Editorial: Here’s proof that minds can change
May 25
05:00 2017

The U.S. Supreme Court, with its newest, conservative justice on the job, again gave a victory to North Carolinians who are against unjust laws and restrictions. Last week, although on a technicality, the Court ruled that a lower court’s ruling against North Carolina’s infamous voter ID law should stand.

On Monday, the Court ruled 5-3 that two congressional districts in North Carolina were not right because race played too large a role in their creation in 2011 and the new creation that was designed in 2016 after a federal court ruling.

The justices ruled that Republicans who controlled the General Assembly and governor’s office in 2011 placed too many African-Americans in the two districts, Districts 1 and 12. The result was to weaken African-American voting strength elsewhere in North Carolina.

The eastern part of Forsyth County had been in District 12 before the legislature redrew districts in 2016. African-American Alma Adams is the representative there. Now the entire county is in District 5, which Virginia Foxx represents.

It’s unclear at this time what will happen regarding redistricting again.

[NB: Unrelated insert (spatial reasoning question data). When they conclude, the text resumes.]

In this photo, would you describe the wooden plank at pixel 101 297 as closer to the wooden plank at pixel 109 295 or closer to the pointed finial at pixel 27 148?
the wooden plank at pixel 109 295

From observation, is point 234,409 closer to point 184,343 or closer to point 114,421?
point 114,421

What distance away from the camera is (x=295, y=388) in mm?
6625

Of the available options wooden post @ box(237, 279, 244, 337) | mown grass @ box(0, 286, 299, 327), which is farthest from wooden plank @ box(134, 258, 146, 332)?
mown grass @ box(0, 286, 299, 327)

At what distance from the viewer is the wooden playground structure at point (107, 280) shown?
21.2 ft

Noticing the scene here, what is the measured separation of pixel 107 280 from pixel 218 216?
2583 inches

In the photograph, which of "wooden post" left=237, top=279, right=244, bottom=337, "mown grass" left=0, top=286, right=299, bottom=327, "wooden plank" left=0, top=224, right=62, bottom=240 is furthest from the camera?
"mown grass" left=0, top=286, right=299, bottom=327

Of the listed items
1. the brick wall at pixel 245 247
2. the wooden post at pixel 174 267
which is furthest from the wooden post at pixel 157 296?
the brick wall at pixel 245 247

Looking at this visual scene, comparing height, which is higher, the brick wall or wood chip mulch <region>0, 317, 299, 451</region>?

The majority ruling came from liberal Justices Elena Kagan, Ruth Bader Ginsburg, Stephen Bryer, Sonia Sotomayor and conservative Justice Clarence Thomas.

The really big news in the Court ruling is the side Justice Clarence Thomas is on.

This is the African-American man appointed by Republican President George H.W. Bush in 1991 to replace liberal Justice Thurgood Marshall. This is the man confirmed after a contentious confirmation hearing in which sexual harassment was alleged on his part. This is the man who began his career voting against the best interest of African-Americans.

This is the man who was depicted with a handkerchief tied in an Aunt Jemima style on his head on the cover of the now-defunct  African-American magazine Emerge in 1993 to show that he had “consistently ruled against minorities and civil rights advances following his 1991 confirmation to the court,” The Washington Post reported.

This is the man who voted with the conservative majority in 2013 when the court ruled that part of the 1965 Voting Rights Act was no longer needed: the part that required some states to get approval from the U.S. Justice Department before laws governing voting rights were enacted.

What happened to Justice Clarence Thomas for him to vote with the liberal majority in ruling on Monday that the congressional districts should be struck down and redrawn to help voting rights in North Carolina?

We don’t know, but speculation is that he believes he has a new freedom to rule after ultra conservative Justice Antonin Scalia died in 2016. That’s the only visible change on the court, except that Neil M. Gorsuch was confirmed to serve on the court about a month ago. He has been touted as a conservative.

Thank you, Justice Thomas, for your vote with the majority that went against all that you had been voting for. Thank you for seeing the light.

The question is, though, is this a sea change or just a wave?